I nod again. “I, um, I’ve always been pretty closed off.” Yeah, that’s an understatement. “But we started getting closer. And I kind of... sabotaged it.”

I fidget in my seat when she doesn’t say anything in response, waiting for me to continue. “Then I got drunk the other night. Which is not a regular occurrence, trust me,” I add, before she starts questioning me about alcohol abuse. “I called her and told her all this stuff. Things I’d never say otherwise.”

Her brow creases. “Bad things?”

“No, good things. Things I’ve hardly admitted to myself before. I—” I close my eyes and wipe my palms on my jeans, my heart racing. “I think I love her.”

Silence fills the room, and when I finally open my eyes, there’s a small smile playing around her lips.

“What?”

“It seemed obvious from the first time you mentioned her yesterday that you love her.”

“It was?”

She nods, her face filled with kind understanding. “How did she respond to these things you said to her?”

My brain is still fuzzy. Apparently, the revelation of these feelings is only news to me. “She said none of what I said counts. It only means anything if I say it when I’m sober.”

“And do you think that’s fair?”

I wipe my palms on my jeans again. Does she have the heat cranked on in here or something? “Don’t I get credit for saying it at all?”

She tilts her head. “What do you think?”

“No,” I mutter.

She smiles, asking, “So what’s changed between then and now to make you want to repair things?”

The knots in my stomach as Mia had fled down the stairs in the psych building, her voice controlled as she had corrected me that Iwouldn’tchange, not couldn’t.

Seeing the cautious hope in her eyes as I’d told her those drunken things, even as there had been wariness. She was right to be wary around me.

Sleeping next to her, having her up close, breathing in her sweetness. I want that again. Even if it costs me something I wasn’t willing to give before.

“Would it help if we had this discussion with Mia present?” she asks when my silence continues.

I break out in a cold sweat. “You want her to come here?”

She sighs. “I think the larger issue is the relationship you have with your parents, but you kept turning the topic back to Mia yesterday.” She rests her chin on her hand, looking at me. “Why did you reach out to me?”

I stay silent, a heavy weight pressing down on my chest.
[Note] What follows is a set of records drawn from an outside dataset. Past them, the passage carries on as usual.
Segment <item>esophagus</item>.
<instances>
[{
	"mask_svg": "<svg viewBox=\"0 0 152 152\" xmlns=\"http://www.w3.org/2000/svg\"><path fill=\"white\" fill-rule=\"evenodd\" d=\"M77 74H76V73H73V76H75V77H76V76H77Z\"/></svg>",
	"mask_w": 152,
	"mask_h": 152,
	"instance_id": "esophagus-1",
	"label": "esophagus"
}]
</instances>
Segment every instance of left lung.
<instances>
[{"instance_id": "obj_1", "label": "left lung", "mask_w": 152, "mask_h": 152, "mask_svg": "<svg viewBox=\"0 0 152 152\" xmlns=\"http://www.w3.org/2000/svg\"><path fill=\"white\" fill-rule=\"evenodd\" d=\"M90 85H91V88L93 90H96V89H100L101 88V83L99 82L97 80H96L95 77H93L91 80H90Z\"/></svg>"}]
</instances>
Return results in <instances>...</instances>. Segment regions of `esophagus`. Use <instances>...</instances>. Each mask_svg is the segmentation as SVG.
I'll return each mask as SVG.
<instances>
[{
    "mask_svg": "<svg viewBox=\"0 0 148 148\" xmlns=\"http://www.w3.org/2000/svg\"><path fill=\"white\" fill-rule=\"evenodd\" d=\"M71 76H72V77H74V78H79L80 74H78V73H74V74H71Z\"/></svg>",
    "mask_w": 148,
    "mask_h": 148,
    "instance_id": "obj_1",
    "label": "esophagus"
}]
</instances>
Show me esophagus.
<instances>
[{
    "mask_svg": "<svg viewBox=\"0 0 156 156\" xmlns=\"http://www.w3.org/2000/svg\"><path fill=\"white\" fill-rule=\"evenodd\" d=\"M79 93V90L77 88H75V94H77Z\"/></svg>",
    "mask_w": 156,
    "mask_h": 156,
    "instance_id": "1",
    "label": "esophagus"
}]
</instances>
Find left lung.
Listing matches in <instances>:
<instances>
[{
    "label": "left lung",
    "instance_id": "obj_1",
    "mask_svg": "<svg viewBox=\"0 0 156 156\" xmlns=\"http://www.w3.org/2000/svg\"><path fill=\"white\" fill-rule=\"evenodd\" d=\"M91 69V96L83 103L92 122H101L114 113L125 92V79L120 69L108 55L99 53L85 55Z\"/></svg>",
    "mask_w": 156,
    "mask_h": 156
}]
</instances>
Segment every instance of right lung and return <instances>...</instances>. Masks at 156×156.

She looks back through her notes.

“You spoke about a fight you had with Mia. Where she said you only wanted to be alone,” she reads off her paper. “Was that your driving force for making the appointment? The realization that you didn’t want to be alone?”

I nod warily.

“But you need to feel you’re her equal first? Equal in what way?”

“I—” My instinct is to clam up. To tell her it doesn’t matter. But why am I here if I’m not going to do the work? I close my eyes, finding it easier to admit it if she’s not looking. “I’m scared of emotional intimacy. Being close to someone. Letting them in so they can hurt me.”

“Do you think Mia would hurt you?”

“No. She’s too nice for her own good. I feel so… regretful of the way I treated her. She didn’t deserve that. And I don’t deserve her.”